Mr Somnuek said he and his parents now make enough money to cover their living costs and educational fees, earning about 6,000 baht a month. He said those working on the project can now make ends meet. “Now I spend money on further education. I am studying at the political science faculty of Mahachulalongkornrajavidyalaya University, which is in Chiang Rai, and will finish soon,” he said.

Mr Somnuek said he does not want to leave the village to find a job elsewhere after graduation as he wants to make use of his knowledge to help develop the quality of life of people in the area, especially in promoting education among hilltribe children.

Mr Somnuek said more than 70% of students in Ban Pang Mahan village still have no chance of pursuing further education.

They finish Mathayom 3 (Grade 9) and leave school to help their parents work. “If we do not help to encourage them to study, these young people will be vulnerable to drug addiction and can become drug traffickers and traders one day,” he said.

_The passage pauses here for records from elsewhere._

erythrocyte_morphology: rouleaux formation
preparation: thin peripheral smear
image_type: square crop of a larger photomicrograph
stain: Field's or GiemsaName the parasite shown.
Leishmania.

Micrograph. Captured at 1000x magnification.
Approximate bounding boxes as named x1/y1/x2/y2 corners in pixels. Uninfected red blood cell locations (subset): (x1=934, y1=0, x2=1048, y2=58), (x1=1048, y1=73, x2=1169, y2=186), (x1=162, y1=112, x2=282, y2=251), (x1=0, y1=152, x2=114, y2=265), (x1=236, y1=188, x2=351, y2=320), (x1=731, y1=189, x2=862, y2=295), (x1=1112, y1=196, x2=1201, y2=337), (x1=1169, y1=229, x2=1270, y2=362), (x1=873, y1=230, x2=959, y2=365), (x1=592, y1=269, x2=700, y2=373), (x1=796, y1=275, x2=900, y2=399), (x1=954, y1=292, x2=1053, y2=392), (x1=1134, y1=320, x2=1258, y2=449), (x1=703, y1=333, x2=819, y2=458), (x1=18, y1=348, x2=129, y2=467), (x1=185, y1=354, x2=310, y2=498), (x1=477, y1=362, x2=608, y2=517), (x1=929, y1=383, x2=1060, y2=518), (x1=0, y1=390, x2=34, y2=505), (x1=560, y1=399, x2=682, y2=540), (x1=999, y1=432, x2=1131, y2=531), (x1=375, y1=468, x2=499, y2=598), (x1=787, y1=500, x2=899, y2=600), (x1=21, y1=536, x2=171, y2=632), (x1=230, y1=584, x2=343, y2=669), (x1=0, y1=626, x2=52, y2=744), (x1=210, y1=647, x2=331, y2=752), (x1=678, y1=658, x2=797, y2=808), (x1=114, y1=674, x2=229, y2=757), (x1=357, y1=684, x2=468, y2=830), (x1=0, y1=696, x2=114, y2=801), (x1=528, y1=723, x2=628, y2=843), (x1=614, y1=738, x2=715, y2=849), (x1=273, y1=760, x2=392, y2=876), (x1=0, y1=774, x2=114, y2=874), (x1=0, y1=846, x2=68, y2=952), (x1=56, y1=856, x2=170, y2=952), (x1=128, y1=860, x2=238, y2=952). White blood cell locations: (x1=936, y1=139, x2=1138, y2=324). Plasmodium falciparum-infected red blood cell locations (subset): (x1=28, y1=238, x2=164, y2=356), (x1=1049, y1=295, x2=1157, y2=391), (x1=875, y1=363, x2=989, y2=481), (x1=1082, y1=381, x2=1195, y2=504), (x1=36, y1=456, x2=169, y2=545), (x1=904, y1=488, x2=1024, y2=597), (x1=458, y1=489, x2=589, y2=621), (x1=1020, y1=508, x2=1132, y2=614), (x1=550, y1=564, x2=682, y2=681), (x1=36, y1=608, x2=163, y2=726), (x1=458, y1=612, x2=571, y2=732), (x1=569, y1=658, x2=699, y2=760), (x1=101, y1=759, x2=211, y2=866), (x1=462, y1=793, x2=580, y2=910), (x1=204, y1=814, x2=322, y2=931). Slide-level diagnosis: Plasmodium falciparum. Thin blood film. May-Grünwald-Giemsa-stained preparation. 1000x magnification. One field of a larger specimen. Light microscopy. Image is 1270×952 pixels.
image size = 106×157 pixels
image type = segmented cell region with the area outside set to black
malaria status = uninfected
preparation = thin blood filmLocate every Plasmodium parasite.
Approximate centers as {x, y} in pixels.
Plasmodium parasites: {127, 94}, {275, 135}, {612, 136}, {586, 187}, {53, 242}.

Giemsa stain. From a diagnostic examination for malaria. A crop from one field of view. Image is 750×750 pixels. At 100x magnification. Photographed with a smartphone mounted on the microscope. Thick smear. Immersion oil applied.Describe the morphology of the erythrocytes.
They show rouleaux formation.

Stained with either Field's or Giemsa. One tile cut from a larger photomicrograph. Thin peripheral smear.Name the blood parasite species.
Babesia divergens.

The Mae Fa Luang Foundation is also promoting the importance of education among hilltribe people. It has played a greater role in helping develop the quality of education at both primary and secondary schools in the Doi Tung area.

The foundation brought in the Montessori educational system for Ban Khayang Pattana School nine years ago.

The educational style originated in Italy and is fundamentally a model of human development to teach kindergarten and primary students to know how to rely on themselves so they can grow up naturally and adjust to their surroundings.

Anthony Herring, a British teacher who oversees Montessori education at the school, said teachers have been trained to apply the Italian model to stimulate school children to interact with their environment until they are able to choose and act freely within environments and surroundings.

“Students who pass the Montessori programme are able to solve immediate problems and deal with hard issues in daily life because they learned and were guided by their teachers into the discovery of problem-solving skills,” Mr Herring said.

Veerachit Varanchitkul, deputy chairman of the Mae Fa Luang Tambon Administration Organisation, said the TAO has worked closely with the Mae Fa Luang Foundation in educational promotion for hilltribe students.

Mr Veerachit said the organisation pays particular attention to teaching English and Chinese and hires native speakers at the tambon’s secondary school.

“We want to see our kids speak more than Thai and dialect languages so they will be able to use them to make a living in the future,” he said.